A Girl Walks Home Alone at Night wears its genre influences on its sleeves. If you can catch even half the references, then you will walk out with just a few more cool points added to your credibility. This is genre mashup that is sometimes incoherent, yet always riveting to watch.

Set in an Iranian ghost town called Bad City during an unspecified point in time, Girl chronicles a vague dystopia in which the borders are lined with ditches filled with dead bodies, the sun never seems to shine, and heroin is just the way people connect with one another. So basically, it is like a really horrifying Bruce Springsteen song come to life. There is no better way to explore human connection than through a vampire. Girl has been marketed as an “Iranian Vampire Western,” which is a perfect way to find a niche audience. Like any good western, the lead is never given a name. She is a vampire who wanders the empty streets at night, feasting on whatever lonely men happen to cross her path. But then, she finds love, or at least feelings in general, in Arash (Arash Marandi) who is sometimes as cool as James Dean and other times as awkward as Ben Braddock.

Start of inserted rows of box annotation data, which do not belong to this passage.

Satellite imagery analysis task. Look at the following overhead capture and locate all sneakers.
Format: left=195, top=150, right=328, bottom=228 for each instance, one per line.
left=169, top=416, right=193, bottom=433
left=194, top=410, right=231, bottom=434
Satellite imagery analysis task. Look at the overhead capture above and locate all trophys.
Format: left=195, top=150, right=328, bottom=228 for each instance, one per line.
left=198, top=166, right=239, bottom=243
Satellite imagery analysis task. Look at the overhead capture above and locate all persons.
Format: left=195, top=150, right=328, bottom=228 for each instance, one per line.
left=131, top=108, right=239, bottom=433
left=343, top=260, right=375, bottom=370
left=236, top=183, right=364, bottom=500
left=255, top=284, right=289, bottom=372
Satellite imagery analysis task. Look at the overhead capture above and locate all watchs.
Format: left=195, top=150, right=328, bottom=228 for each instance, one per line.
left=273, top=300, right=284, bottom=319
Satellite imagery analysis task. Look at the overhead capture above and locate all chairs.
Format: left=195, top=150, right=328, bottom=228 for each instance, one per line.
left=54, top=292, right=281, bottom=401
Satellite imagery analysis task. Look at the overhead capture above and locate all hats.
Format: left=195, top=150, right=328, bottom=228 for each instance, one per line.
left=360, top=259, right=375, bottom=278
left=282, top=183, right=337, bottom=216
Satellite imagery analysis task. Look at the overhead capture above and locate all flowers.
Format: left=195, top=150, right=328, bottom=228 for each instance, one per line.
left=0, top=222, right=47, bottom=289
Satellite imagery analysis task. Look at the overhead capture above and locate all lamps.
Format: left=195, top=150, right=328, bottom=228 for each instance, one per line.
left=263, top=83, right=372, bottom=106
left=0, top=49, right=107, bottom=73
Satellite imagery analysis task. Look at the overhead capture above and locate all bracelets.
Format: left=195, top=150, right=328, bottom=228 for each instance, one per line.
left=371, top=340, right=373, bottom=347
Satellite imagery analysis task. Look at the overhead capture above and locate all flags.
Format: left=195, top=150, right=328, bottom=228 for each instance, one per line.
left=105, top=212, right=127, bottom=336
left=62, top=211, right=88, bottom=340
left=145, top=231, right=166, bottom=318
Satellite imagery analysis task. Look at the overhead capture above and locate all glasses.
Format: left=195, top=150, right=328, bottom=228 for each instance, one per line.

Yes, this is a film about a teenage vampire who finds love. However, this is not the indie version of Twilight. Amirpour has definitely watched enough vampire films to identify tropes and then subvert them. A Girl Walks Home finds the humanity in a vampire by showing that there actually isn’t that much of a difference between man and vampire. Sure, The Girl has agency and shows no fear, yet she is cripplingly lonely when finally confronted with love. It probably helps that Sheila Vand saw more than a just vampire in her character. With very few words, she creates a character who is both lovely and terrifying. Enjoy hearing her say “are you a bad boy?” in Farsi.

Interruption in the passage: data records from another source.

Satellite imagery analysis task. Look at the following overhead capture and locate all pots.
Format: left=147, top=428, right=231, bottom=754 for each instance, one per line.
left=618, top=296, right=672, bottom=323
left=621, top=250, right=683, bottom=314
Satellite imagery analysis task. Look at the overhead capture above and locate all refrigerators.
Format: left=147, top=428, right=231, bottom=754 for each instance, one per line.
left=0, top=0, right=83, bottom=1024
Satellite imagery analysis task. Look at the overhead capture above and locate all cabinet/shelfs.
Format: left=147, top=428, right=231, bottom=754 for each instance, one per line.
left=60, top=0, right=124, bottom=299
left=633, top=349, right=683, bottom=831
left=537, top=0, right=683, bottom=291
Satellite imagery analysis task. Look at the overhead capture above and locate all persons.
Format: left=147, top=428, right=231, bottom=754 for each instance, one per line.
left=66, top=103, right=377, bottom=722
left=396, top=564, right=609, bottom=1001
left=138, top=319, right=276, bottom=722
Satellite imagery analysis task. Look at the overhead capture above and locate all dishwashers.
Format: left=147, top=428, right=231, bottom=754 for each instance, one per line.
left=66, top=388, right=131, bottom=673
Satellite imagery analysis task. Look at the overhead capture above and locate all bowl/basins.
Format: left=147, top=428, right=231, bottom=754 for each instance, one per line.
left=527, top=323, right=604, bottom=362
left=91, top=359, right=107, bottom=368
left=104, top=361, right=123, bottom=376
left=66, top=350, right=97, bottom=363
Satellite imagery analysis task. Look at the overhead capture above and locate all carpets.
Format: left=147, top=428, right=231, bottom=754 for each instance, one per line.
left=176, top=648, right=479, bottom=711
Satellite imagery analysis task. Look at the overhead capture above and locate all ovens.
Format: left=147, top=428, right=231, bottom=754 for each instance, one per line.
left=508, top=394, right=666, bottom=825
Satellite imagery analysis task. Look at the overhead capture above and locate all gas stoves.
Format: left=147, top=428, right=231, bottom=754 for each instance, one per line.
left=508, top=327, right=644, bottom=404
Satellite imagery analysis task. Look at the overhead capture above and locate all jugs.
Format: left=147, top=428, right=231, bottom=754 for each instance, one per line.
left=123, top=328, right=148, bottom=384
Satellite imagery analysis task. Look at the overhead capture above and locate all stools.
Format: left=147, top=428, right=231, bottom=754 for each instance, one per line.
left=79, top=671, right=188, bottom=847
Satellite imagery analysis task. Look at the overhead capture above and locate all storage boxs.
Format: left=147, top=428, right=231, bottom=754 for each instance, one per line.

You will probably walk away from this film with very little understanding of what happened. What is certain, however, is that Ana Lily Amirpour was born to be a filmmaker. She barely needs a story; all she needs is some good lighting and even better music to convey emotions. Bad City doesn’t really exist, but it feels like a place that was invented both by experience and nightmares. The best kind of vision is one in which it feels like a director is inviting you into their weird little world. There is no better example of this than the scene where The Girl puts on White Lies’ “Death” (which I thought was a Cure song at first, because I’m not good at being cool) on her record player while her and Arash get the feels. I just want to hug scenes like this and live in them forever. Amirpour understands how to appeal to both the film snob and the sad teenager inside all of us.

Girl Walks Home is all over the place, sometimes for better, and sometimes for worse. Sometimes, it feels like a French New Wave Spaghetti Western, and other times it feels like Near Dark by way of David Lynch. It is a scrappy debut, but one that deserves your attention. In the same way that Reservoir Dogs showed that Tarantino was a budding master at writing dialogue and Who’s That Knocking at My Door showed that Scorsese was a budding master at turning violence into art, Girl Walks Home shows Amirpour as a budding master of mashing up genres while capturing loneliness through sight and sound.

So to answer the question that you are probably asking, this film is not necessarily accessible to the casual filmgoer. But if you take the risk and go see A GIrl Walks Home Alone at Night, you might walk away from the black and white facade and immediately into the nearest video store you can find (a few of these still exist) with a pile of movies you had never heard of before.